Orginal Post:
Graham N, Gross A, Goldsmith CH, Klaber Moffett J, Haines T, Burnie SJ, Peloso PMJ
Abstract
Background
Neck pain is a frequently reported complaint of the musculoskeletal system which can be disabling and costly to society. Mechanical traction is often used as an adjunct therapy in outpatient rehabilitation.
Objectives
To assess the effects of mechanical traction for neck disorders.
Search strategy
A research librarian searched computerized bibliographic databases without language restrictions up to March 2008 for randomized controlled trials (RCTs) from the medical, chiropractic, and allied health literature.
Selection criteria
The RCTs we selected examined adults with neck disorders who received mechanical traction alone or in combination with other treatments compared to a placebo or another treatment. Our outcomes of interest were pain, function, disability, global perceived effect, patient satisfaction, and quality of life measures.

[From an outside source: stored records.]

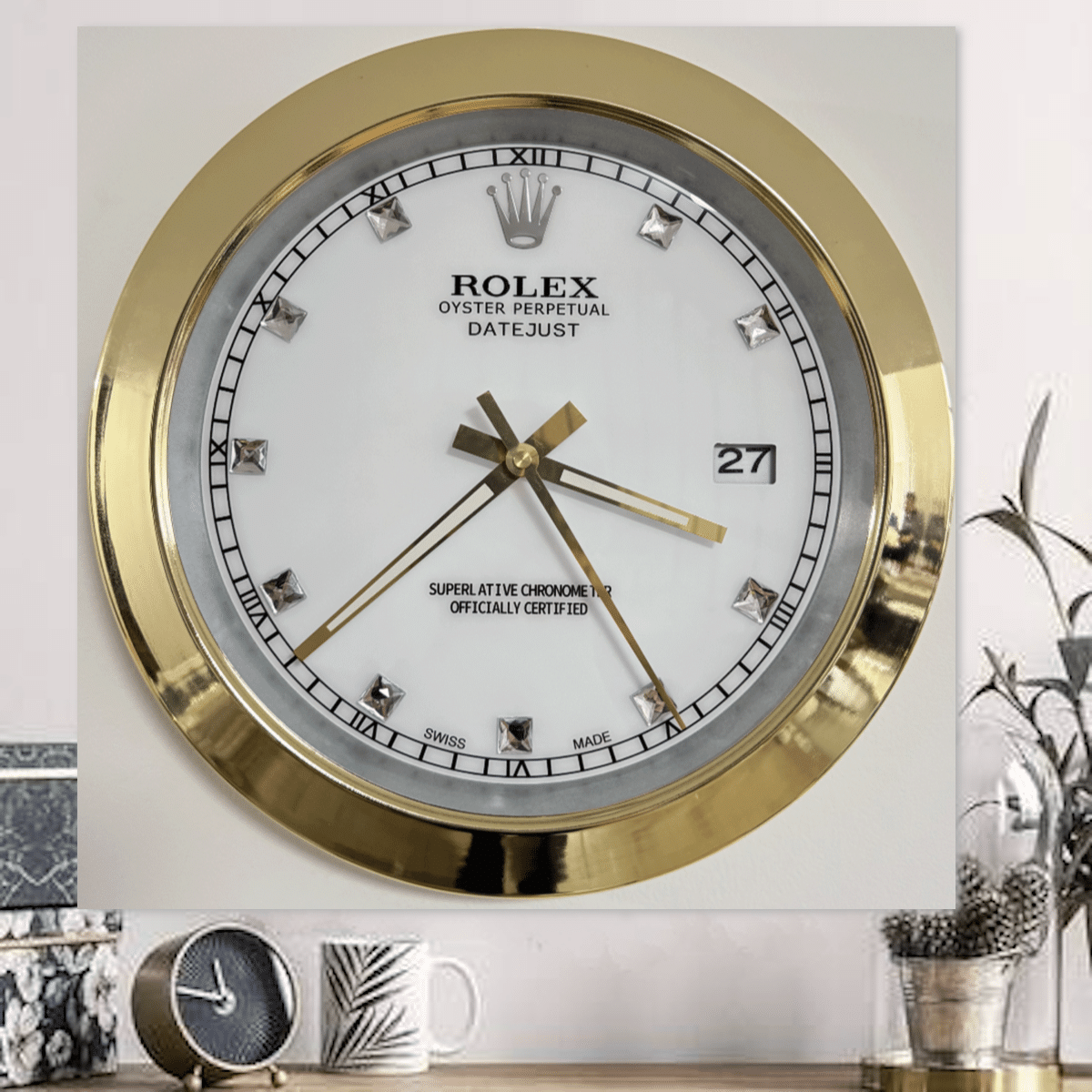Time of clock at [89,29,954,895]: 3:37
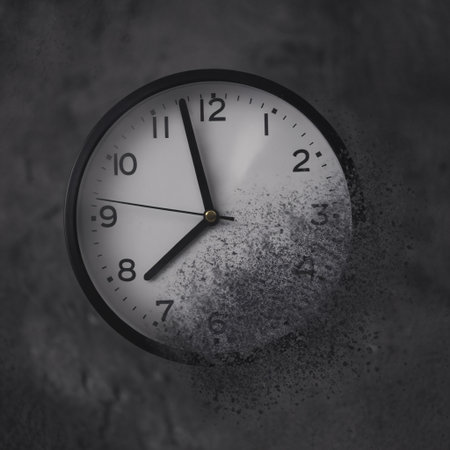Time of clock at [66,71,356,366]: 7:57
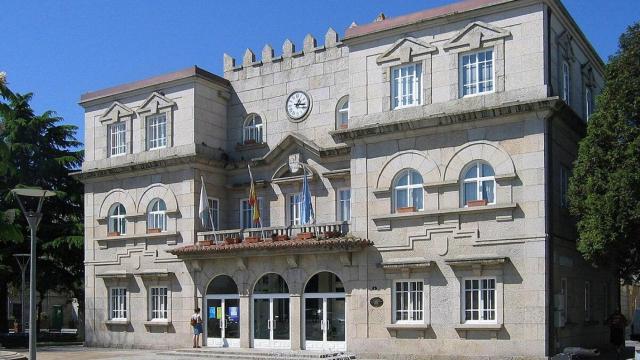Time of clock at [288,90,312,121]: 1:16
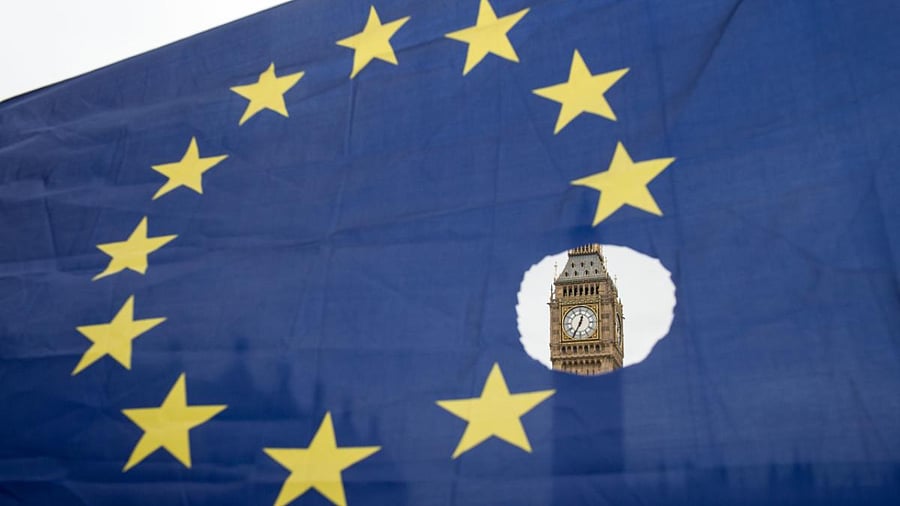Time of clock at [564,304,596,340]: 12:34
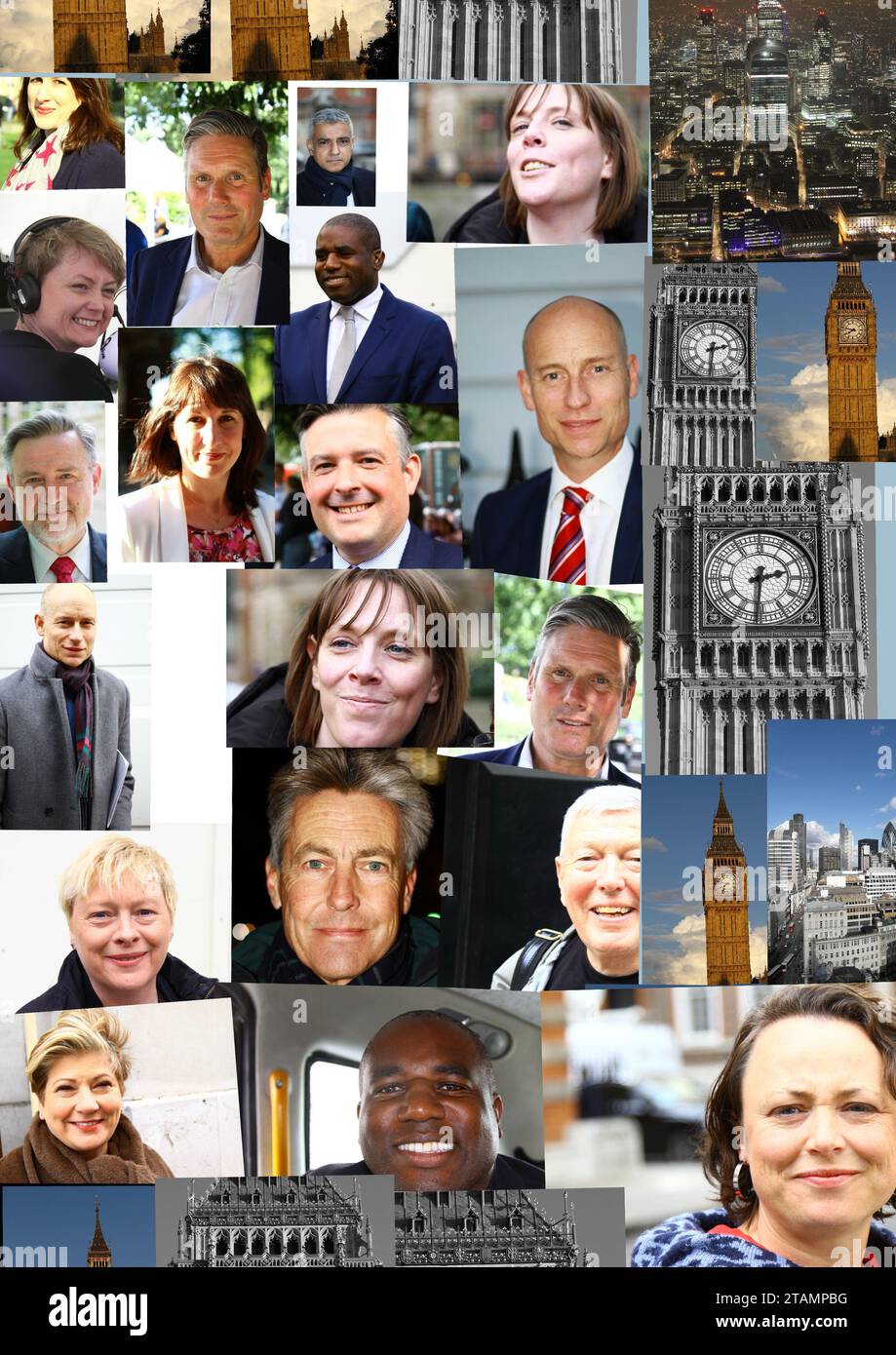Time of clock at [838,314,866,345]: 7:47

Data collection and analysis
Two review authors with different backgrounds in medicine, physiotherapy, massage therapy and chiropractics independently conducted study selection, risk of bias assessment and data abstraction using pre-piloted forms. We resolved disagreement through consensus.
Main results
Of the seven selected RCTs (total participants = 958), only one (N = 100) had a low risk of bias. It found no statistically significant difference (SMD -0.16: 95%CI: -0.59 to 0.27) between continuous traction and placebo traction in reducing pain or improving function for chronic neck disorders with radicular symptoms. Our review found no evidence from RCTs with a low potential for bias that clearly supports or refutes the use of either continuous or intermittent traction for neck disorders.